Hence, by this design, every philosopher does not need to wait for an infinite amount of time, hence avoiding circular wait and no deadlock.

C++ Implementation

class DiningPhilosophers {
private:
    // one mutex per fork
    std::array<std::mutex, 5> mutexes;
public:
    DiningPhilosophers() {
        
    }
 
    void wantsToEat(int philosopher,
                    function<void()> pickLeftFork,
                    function<void()> pickRightFork,
                    function<void()> eat,
                    function<void()> putLeftFork,
                    function<void()> putRightFork) {
        
 
        int left = philosopher;
        int right = (philosopher + 1) % 5;
        
        // ordered lock to avoid deadlock: fork with min number goes first
        std::lock_guard<std::mutex> first(mutexes[std::min(left, right)]);
        std::lock_guard<std::mutex> second(mutexes[std::max(left, right)]);
        
        // do the work - fork order does not actualy matter here
        pickLeftFork(); pickRightFork(); eat(); putRightFork(); putLeftFork();
    }
};

Java Implementation

class DiningPhilosophers {
 
    private Semaphore[] leftForks, rightForks;
    
    public DiningPhilosophers() {
        leftForks = new Semaphore[5];
        rightForks = new Semaphore[5];
        
        for (int i = 0; i < 5; i++) {
            leftForks[i] = new Semaphore(1, true);
            rightForks[(i + 1) % 5] = leftForks[i]; // left fork of a philosopher is the right fork of the next philosopher, hence use the "same" semaphore (reference of the semaphore)
        }
        
        
    }
 
    // call the run() method of any runnable to execute its code
    public void wantsToEat(int philosopher,
                           Runnable pickLeftFork,
                           Runnable pickRightFork,
                           Runnable eat,
                           Runnable putLeftFork,
                           Runnable putRightFork) throws InterruptedException {
        
        leftForks[philosopher].acquire();
        pickLeftFork.run();
        rightForks[philosopher].acquire();
        pickRightFork.run();
        eat.run();
        putLeftFork.run();
        leftForks[philosopher].release();
        putRightFork.run();
        rightForks[philosopher].release();
        
    }
}

Python Implementation

import threading
 
class DiningPhilosophers:
    def __init__(self):
        # List of semaphores, one for each fork
        self.forks = [threading.Semaphore(1) for _ in range(5)]
 
    # call the functions directly to execute, for example, eat()
    def wantsToEat(self,
                   philosopher: int,
                   pickLeftFork: 'Callable[[], None]',
                   pickRightFork: 'Callable[[], None]',
                   eat: 'Callable[[], None]',
                   putLeftFork: 'Callable[[], None]',
                   putRightFork: 'Callable[[], None]') -> None:
        # Take the right fork, then left fork
        self.forks[philosopher].acquire()
        self.forks[(philosopher + 1) % 5].acquire()
 
        # Eat!
        pickRightFork()
        pickLeftFork()
        eat()
        putRightFork()
        putLeftFork()
 
        # Release right fork, then left fork
        self.forks[philosopher].release()
        self.forks[(philosopher + 1) % 5].release()

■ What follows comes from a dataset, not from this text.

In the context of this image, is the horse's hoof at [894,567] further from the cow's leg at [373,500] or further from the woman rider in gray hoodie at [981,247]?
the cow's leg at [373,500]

Time Complexity: O(N), where N is the number of processes or philosophers.


Frequently Asked Questions

What are the necessary conditions for deadlock?
There are four necessary conditions for deadlock-

  • Mutual exclusion
  • Hold and Wait
  • No preemption
  • Circular Wait

Does the above solution always guarantee no deadlock for the Dining Philosopher problem?
Dining the philosopher problem is a classic problem, The above approach is a solution that holds true for most of the situations, but there can still arise some situations when the system can get into a deadlock.